> Consignes:
[a] Relevez dans le document tous les noms de villes, de pays et de mers qui y figurent.
[b] Renvoyez le passage du document commençant par « Depuis bien des » et se poursuivant jusqu’à « Japon et Urss. ».

> Document:
☆ ☆ ☆

« Tous les bateaux-usine étaient délabrés. Pour un patron dans son bureau de Tôkyô, qu’est-ce que la mort de quelques travailleurs en mer d’Okhotsk? Quand le capitalisme ne peut plus se satisfaire des seuls revenus ordinaires, pour peu que les taux d’intérêt baissent et que les liquidités affluent, il se lance dans une folle course en avant. » (P. 36)
Depuis bien des mois ce livre me tendait ses pages, posé comme bien d’autres, sur ma table de travail…une recherche sur le net, m’avait suggéré cette lecture….commandée à une autre lecteur. Mes flâneries au hasard des rayons de la Médiathèque ou des libraires, m’avaient proposé d’autres lectures…Je ne dois pas être le seul dans cette situation…à trouver toujours d’autres occasions de lectures, à emprunter des livres et malgré tout à acheter des livres…une liste de livres à lire qui s’allonge avec le temps !
Une lecture qui m’a plongé dans le ventre puant d’un bateau poubelle, qui part sur des mers peu fréquentées par les auteurs, celles des mers froides, continuellement en tempête entre Japon et Urss.

☆ ☆ ☆

> Données fournies:
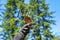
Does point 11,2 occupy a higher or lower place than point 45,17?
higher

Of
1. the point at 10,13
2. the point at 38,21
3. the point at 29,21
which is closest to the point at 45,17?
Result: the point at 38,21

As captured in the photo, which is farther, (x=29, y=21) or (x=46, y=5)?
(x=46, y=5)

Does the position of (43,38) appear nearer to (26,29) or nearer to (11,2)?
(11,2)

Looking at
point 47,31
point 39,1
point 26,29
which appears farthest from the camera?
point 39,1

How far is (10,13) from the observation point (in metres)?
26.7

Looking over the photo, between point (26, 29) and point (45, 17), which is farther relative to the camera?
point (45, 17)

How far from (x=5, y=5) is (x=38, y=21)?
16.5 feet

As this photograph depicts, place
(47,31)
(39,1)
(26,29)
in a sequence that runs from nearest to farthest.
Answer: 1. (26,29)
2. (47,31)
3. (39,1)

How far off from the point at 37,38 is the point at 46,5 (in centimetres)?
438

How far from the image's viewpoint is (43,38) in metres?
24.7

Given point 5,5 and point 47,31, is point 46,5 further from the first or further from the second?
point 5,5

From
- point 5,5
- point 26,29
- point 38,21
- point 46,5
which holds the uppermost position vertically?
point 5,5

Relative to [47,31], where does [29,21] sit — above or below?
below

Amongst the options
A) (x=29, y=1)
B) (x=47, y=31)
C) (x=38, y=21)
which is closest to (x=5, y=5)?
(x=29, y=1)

☆ ☆ ☆

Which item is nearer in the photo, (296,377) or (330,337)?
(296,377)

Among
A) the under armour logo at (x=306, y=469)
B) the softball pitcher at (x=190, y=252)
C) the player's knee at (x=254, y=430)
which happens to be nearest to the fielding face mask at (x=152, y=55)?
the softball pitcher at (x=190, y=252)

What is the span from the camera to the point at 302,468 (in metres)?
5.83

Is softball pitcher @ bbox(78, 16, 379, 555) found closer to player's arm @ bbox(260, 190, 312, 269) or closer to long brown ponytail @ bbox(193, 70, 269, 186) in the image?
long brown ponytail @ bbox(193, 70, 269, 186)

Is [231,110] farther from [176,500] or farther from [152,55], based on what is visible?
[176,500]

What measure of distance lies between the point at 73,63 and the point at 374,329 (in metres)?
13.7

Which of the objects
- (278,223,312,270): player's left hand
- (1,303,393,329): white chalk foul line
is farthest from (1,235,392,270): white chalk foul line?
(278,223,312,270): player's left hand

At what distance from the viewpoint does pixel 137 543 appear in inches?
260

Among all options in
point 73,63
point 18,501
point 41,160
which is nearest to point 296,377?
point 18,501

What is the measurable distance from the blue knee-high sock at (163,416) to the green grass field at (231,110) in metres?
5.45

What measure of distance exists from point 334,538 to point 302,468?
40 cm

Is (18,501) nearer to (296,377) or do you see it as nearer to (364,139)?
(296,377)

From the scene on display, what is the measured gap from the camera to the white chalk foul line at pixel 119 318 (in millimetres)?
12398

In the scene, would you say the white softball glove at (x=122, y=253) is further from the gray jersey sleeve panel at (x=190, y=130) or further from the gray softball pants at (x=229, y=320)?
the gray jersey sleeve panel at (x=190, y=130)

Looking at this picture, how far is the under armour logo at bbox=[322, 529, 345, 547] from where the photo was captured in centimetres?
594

☆ ☆ ☆

> Réponses par consigne:
[a] Tôkyô, mer d’Okhotsk, Japon, Urss

[b]
Depuis bien des mois ce livre me tendait ses pages, posé comme bien d’autres, sur ma table de travail…une recherche sur le net, m’avait suggéré cette lecture….commandée à une autre lecteur. Mes flâneries au hasard des rayons de la Médiathèque ou des libraires, m’avaient proposé d’autres lectures…Je ne dois pas être le seul dans cette situation…à trouver toujours d’autres occasions de lectures, à emprunter des livres et malgré tout à acheter des livres…une liste de livres à lire qui s’allonge avec le temps !
Une lecture qui m’a plongé dans le ventre puant d’un bateau poubelle, qui part sur des mers peu fréquentées par les auteurs, celles des mers froides, continuellement en tempête entre Japon et Urss.